“Soul soul for a souling cake
I pray you, missis, for a souling cake
Apple or pear, plum or cherry
Anything to make us merry …”
Here is a cool custom to boost your Catholic Identity Quotient for this super Catholic day, All Souls.
Someone sent a link to a recipe for “Soul Cake”. Here is the intro:
Soul Cake recipe is from the Cheshire region, on the border with North Wales. A Soul Cake (or Souling Cake) is a small round cake, like a biscuit, which is traditionally made for All Souls’ Day (the 2nd November, the day after All Saint’s Day) to celebrate the dead. These plain cakes, often simply referred to as souls, were given out to the soulers, children and the poor, (beggars) who would go from door to door during this period saying prayers and singing psalms and songs for the dead.
Traditionally each cake eaten would represent a soul being freed from Purgatory. The practice of giving and eating soul cakes is often seen as the origin of modern day Trick or Treating, which now falls on Halloween (two days before All Souls’ Day). The tradition of ‘souling’ and giving out Soul Cakes on All Soul’s Day originated in Britain and Ireland hundreds of years ago, from giving out bread on All Souls’ Day during the devout Middle Ages….
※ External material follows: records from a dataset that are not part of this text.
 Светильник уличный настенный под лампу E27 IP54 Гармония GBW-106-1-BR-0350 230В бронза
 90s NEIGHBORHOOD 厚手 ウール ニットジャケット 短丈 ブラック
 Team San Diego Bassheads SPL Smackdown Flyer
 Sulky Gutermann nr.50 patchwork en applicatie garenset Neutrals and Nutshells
There is also a link to Catterning Cake, equally interesting. They are for St. Catherine’s Day on 25 November and are named either after St. Catherine of Alexandria or perhaps for Catherine of Aragon (in which case I might include some pomegranate).
If someone makes Souling Cakes today, All Souls, please take photos and give us a review!
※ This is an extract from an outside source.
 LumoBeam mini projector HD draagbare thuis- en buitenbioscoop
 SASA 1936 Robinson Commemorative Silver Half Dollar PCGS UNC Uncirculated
There are photos and step by step directions.
Don’t you think some Mystic Monk Coffee or Tea would go well with these?
A reader sent this photo and note!
Dear Fr. Zuhlsdorf,
I made the soul cakes with a blend of gluten-free flours and dairy-free margarine in place of the butter, to suit my dietary restrictions. They were shared around, and many prayers offered up for the souls in purgatory as a result. A lovely tradition, and a delicious recipe.